• [Text passage]:

- - - - -

Add pytest for multi-graph and fix minor issues

dimdano · dimdano · commit 7fbf439febd1 · 2025-03-04T15:53:05.000+01:00
diff --git a/docs/ir/multimodelgraph.rst b/docs/ir/multimodelgraph.rst
@@ -68,7 +68,7 @@ This allows modular design flows and easier debugging of large models.
 ``compile`` method
 ==================
 
-Compiles all the individual ``ModelGraph`` subgraphs within the ``MultiModelGraph``.
+Compiles all the individual ``ModelGraph`` subgraphs within the ``MultiModelGraph``. Also, compiles a chained bridge file with all the subgraphs linked together that can be used for the predict function.
 
 .. code-block:: python
 
@@ -97,7 +97,7 @@ The returned ``report`` contains data from each subgraph's build and, if stitchi
 ``predict`` method
 ==================
 
-Performs a forward pass through the chained sub-models using the C-simulation (``sim='csim'``). Data is automatically passed from one subgraph's output to the next subgraph's input. For large stitched designs, you can also leverage RTL simulation (``sim='rtl'``) to perform the forward pass at the register-transfer level. In this case, a Verilog testbench is dynamically generated and executed against the stitched IP design, providing behavioral simulation to accurately verify latency and output at the hardware level.
+Performs a forward pass through the chained bridge file using the C-simulation (``sim='csim'``). Data is automatically passed from one subgraph's output to the next subgraph's input. For large stitched designs, you can also leverage RTL simulation (``sim='rtl'``) to perform the forward pass at the register-transfer level. In this case, a Verilog testbench is dynamically generated and executed against the stitched IP design, providing behavioral simulation to accurately verify latency and output at the hardware level. Note that the input data for the RTL simulation must have a single batch dimension.
 
 .. code-block:: python
 
@@ -126,3 +126,12 @@ Summary
 --------------------------
 
 The ``MultiModelGraph`` class is a tool for modular hardware design. By splitting a large neural network into multiple subgraphs, building each independently, and then stitching them together, you gain flexibility, parallelism, and facilitate hierarchical design, incremental optimization, and integrated system-level simulations.
+
+--------------------------
+Other Notes
+--------------------------
+
+* Branch Splitting Limitation: Splitting in the middle of a branched architecture (e.g., ResNet skip connections or multi-path networks) is currently unsupported. Also, each split subgraph must have a single input and a single output.

- - - - -

• [Data provided]:

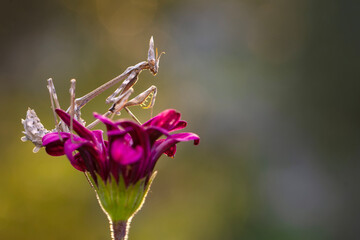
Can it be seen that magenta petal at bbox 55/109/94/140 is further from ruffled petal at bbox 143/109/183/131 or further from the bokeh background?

- - - - -

• [Stated task]:
From the commit diff, pull out the passage starting at "Add pytest for" and ending at "the predict function.", word for word.

• [Task output]:
Add pytest for multi-graph and fix minor issues

dimdano · dimdano · commit 7fbf439febd1 · 2025-03-04T15:53:05.000+01:00
diff --git a/docs/ir/multimodelgraph.rst b/docs/ir/multimodelgraph.rst
@@ -68,7 +68,7 @@ This allows modular design flows and easier debugging of large models.
 ``compile`` method
 ==================
 
-Compiles all the individual ``ModelGraph`` subgraphs within the ``MultiModelGraph``.
+Compiles all the individual ``ModelGraph`` subgraphs within the ``MultiModelGraph``. Also, compiles a chained bridge file with all the subgraphs linked together that can be used for the predict function.